MA: Hakim Diminta Pertebal Iman
Berita

MA: Hakim Diminta Pertebal Iman

Bagi KY, citra lembaga peradilan dan kepercayaan publik terhadap kekuasaan kehakiman sangat ditentukan oleh integritas pribadi, kapasitas, dan perilaku hakim dalam menjalankan tugasnya.

Aida Mardatillah
Bacaan 2 Menit
Ilustrasi: BAS
Ilustrasi: BAS

Operasi Tangkap Tangan (OTT) yang dilakukan Komisi Pemberantasan Korupsi (KPK) kembali menimpa aparatur peradilan, khususnya hakim. KPK mengamankan tujuh orang, termasuk hakim, panitera pengganti, pengacara dan pihak swasta dalam OTT di Pengadilan Negeri (PN) Tangerang, Banten, Senin (12/3/2018) kemarin. Belakangan diketahui, hakim tersebut bernama Wahyu Widya Nurfitri dan Panitera Pengganti bernama Tuti Atika terkait penanganan perkara perdata di PN Tangerang.

Segmen Data

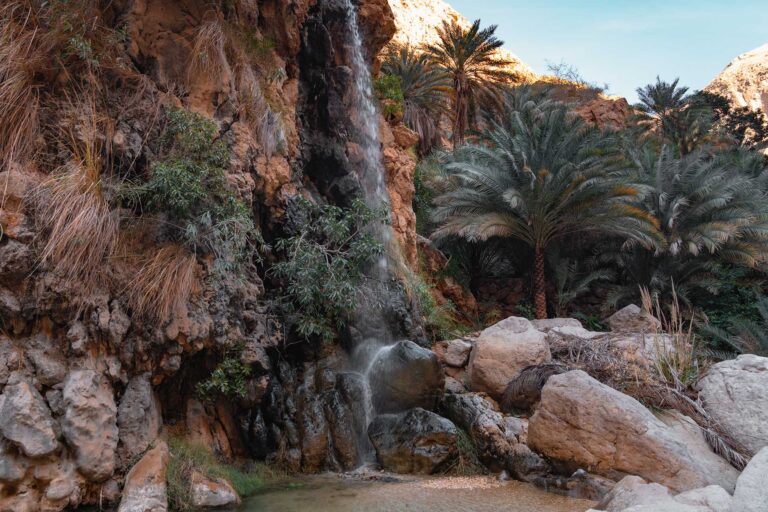 rode rotskloof met waterval en palmbomen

Instruksi Kerja
Tulis ulang bagian teks bacaan dari "Bagi KY, citra" sampai dengan "dalam menjalankan tugasnya.", dengan menukar "kepercayaan publik" menjadi "keyakinan masyarakat". Gunakan hanya teks bacaan sebagai sumber jawaban.

Jawaban Anda
Bagi KY, citra lembaga peradilan dan keyakinan masyarakat terhadap kekuasaan kehakiman sangat ditentukan oleh integritas pribadi, kapasitas, dan perilaku hakim dalam menjalankan tugasnya.